Quoted passage:
━━━━━━━━━━━━━━━━━━━━

A reception is planned in his honor March 20 from 3-5 p.m. in the Memorial Hall Lobby.

"It will reflect my approach to art. I never wanted to spend all my time in one media, although glass is my favorite. I always knew I wanted to teach in a small college, so I worked in a wide variety of media including ceramics, glass, fiber arts, photography, jewelry and screen printing,” he said.

He hopes visitors to the show will enjoy the beauty he tries to create through color, shape and texture. He said he doesn't make political statements with his art and the pieces in this show will not be labeled with names but rather the decade in which they were created.

When Bird’s students ask him why he is so happy, he tells them that it never seems like a job.

“I’m still playing in the sandbox. I’m really lucky. My hobby is my profession and vice versa,” Bird said.

Some ceramic and glass pieces will represent his days as graduate student at the University of Kansas where he earned his Master of Fine Arts degree. Others will be new and yet others will have been displayed in the 13-14 CSC faculty art shows during the 27 years Bird has been at CSC.

When Bird was first hired as a CSC art faculty member in 1977, he was the youngest person on staff and now, at 66, he is the senior art faculty member in Memorial Hall.

While there was only a fledgling glass program at CSC when he arrived, Hastings College had received a large gift to start its glass blowing program. Bird was invited to Hastings and spent a couple days showing the faculty there what he knew about glass blowing.

As much as he wanted to stay at CSC, the well-equipped program at Hastings drew him away and he became a faculty member there for six years.

His replacement at CSC, Paul Frame, brought CSC students to Hastings for weekend workshops, so Bird maintained his tie with CSC.

Bird was one of nine faculty members laid off at Hastings in 1984. He and his wife, Patty, spent several months in Colorado that year gaining experience with bronze casting. He will display at least two platters made with the lost wax process during this time period.

Bird and Patty then moved to California where Bird managed a manufacturing plant overseeing the production of drywall, ceiling textures and other related materials. His chemistry background from studying ceramics was useful in the job, but he was miserable.

━━━━━━━━━━━━━━━━━━━━

Problem set:
A – For each statement about the article on Bird, state yes or no, and quote the words from the article that decide it. (i) Bird was the youngest person on staff when CSC first hired him. (ii) The pieces in the show will be labeled with names. (iii) Bird earned his Master of Fine Arts degree at Hastings College.
B – Translate this sentence from the article on Bird into Spanish: "Bird was one of nine faculty members laid off at Hastings in 1984."

Record set:
━━━━━━━━━━━━━━━━━━━━

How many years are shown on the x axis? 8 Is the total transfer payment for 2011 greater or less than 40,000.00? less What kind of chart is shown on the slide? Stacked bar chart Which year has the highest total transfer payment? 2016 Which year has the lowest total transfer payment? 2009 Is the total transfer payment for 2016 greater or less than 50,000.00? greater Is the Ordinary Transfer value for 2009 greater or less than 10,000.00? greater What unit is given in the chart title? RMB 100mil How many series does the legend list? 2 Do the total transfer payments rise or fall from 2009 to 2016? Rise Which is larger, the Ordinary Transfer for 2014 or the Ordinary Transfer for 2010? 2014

━━━━━━━━━━━━━━━━━━━━

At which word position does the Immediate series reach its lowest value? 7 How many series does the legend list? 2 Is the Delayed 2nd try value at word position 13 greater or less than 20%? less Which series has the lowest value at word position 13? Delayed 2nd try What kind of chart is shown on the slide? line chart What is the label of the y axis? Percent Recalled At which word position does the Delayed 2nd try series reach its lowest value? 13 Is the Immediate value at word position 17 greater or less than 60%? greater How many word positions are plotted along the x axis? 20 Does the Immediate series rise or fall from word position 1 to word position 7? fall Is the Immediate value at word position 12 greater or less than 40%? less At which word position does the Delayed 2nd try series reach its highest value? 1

━━━━━━━━━━━━━━━━━━━━

Answers to the exercises:
A –
(i) Yes: "When Bird was first hired as a CSC art faculty member in 1977, he was the youngest person on staff"
(ii) No: "the pieces in this show will not be labeled with names but rather the decade in which they were created"
(iii) No: "the University of Kansas where he earned his Master of Fine Arts degree"

B – Bird fue uno de los nueve miembros del profesorado despedidos en Hastings en 1984.